[AVAILABLE DATA]

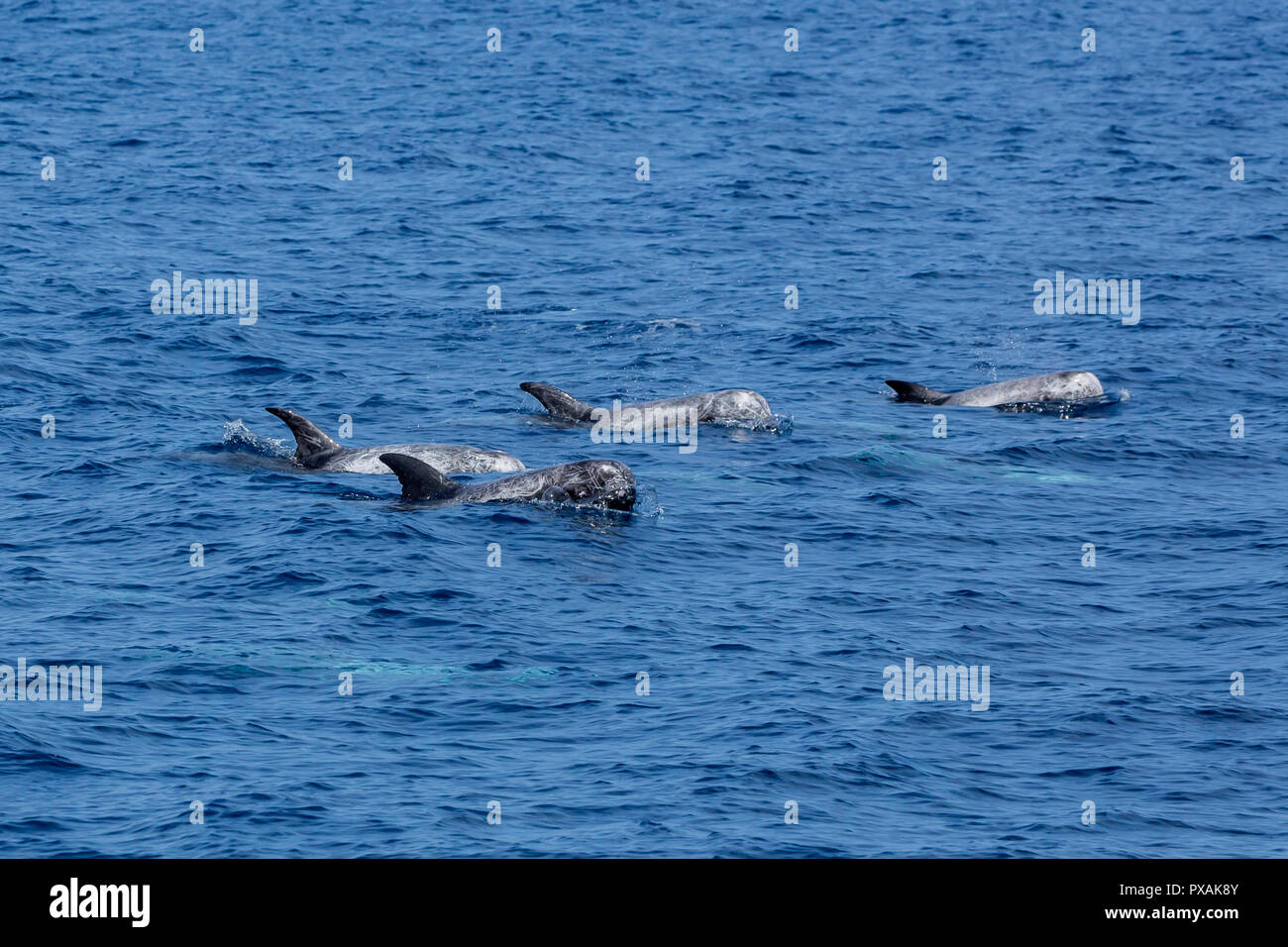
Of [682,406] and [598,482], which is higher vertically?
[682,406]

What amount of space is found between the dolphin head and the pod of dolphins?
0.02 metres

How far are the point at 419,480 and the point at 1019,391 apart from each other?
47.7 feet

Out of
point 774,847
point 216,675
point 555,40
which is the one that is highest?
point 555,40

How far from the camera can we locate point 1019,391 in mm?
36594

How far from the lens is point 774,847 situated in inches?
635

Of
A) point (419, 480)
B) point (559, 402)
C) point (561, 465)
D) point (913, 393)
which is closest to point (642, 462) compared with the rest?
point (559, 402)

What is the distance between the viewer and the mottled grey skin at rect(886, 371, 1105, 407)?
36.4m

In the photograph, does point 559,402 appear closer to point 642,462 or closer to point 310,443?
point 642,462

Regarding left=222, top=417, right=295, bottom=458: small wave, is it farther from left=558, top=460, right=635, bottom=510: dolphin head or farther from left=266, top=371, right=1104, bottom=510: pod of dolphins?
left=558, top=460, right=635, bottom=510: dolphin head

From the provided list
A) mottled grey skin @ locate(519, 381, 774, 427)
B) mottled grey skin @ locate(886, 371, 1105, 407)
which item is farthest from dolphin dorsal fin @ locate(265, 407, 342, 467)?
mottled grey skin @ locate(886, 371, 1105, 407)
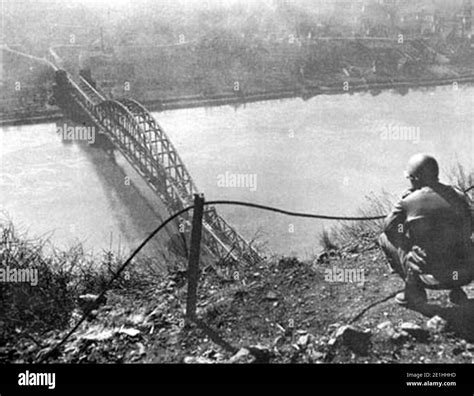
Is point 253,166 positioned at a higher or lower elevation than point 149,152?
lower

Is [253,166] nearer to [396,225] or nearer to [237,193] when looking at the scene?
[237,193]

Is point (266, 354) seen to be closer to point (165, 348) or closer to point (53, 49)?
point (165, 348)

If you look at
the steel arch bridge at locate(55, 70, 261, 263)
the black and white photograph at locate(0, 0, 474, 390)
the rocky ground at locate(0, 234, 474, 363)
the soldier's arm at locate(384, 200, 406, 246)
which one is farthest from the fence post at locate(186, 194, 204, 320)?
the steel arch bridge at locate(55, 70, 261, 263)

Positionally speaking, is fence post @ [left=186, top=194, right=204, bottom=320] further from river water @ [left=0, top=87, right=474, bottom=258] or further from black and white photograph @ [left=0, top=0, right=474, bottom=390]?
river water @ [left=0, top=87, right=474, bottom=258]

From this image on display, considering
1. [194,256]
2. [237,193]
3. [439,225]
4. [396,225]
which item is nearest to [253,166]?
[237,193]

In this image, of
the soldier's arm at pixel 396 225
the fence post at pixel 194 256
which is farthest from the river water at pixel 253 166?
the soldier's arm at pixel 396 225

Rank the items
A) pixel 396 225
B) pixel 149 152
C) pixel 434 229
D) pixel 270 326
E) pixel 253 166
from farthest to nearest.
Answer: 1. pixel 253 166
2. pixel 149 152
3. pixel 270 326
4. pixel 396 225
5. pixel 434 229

[DIRECTIONS FOR THIS TASK]
Leave out each picture and extract the lines from the one containing "From the provided list" through the end of the records above, inclusive, exactly as they stand.

[TASK OUTPUT]
From the provided list
A) mottled grey skin @ locate(519, 381, 774, 427)
B) mottled grey skin @ locate(886, 371, 1105, 407)
which item is farthest from dolphin dorsal fin @ locate(265, 407, 342, 467)?
mottled grey skin @ locate(886, 371, 1105, 407)
Is point 253,166 positioned at a higher or lower elevation than point 149,152?
lower

Is [253,166] nearer to [396,225] or nearer to [237,193] when looking at the scene?
[237,193]

Is point (266, 354) seen to be closer to point (165, 348) or closer to point (53, 49)?
point (165, 348)

If you look at
the steel arch bridge at locate(55, 70, 261, 263)
the black and white photograph at locate(0, 0, 474, 390)
the rocky ground at locate(0, 234, 474, 363)
the soldier's arm at locate(384, 200, 406, 246)
which one is farthest from the fence post at locate(186, 194, 204, 320)?
the steel arch bridge at locate(55, 70, 261, 263)

Positionally speaking, is fence post @ [left=186, top=194, right=204, bottom=320] further from river water @ [left=0, top=87, right=474, bottom=258] or further from black and white photograph @ [left=0, top=0, right=474, bottom=390]?
river water @ [left=0, top=87, right=474, bottom=258]

From this image on display, considering
1. [194,256]
2. [237,193]
3. [439,225]
4. [396,225]
which item is nearest to [253,166]?
[237,193]

In this image, of
the soldier's arm at pixel 396 225
the fence post at pixel 194 256
which is farthest from the river water at pixel 253 166?
the soldier's arm at pixel 396 225

Rank the items
A) pixel 396 225
B) pixel 149 152
C) pixel 434 229
D) pixel 270 326
E) pixel 253 166
from farthest to nearest.
Answer: 1. pixel 253 166
2. pixel 149 152
3. pixel 270 326
4. pixel 396 225
5. pixel 434 229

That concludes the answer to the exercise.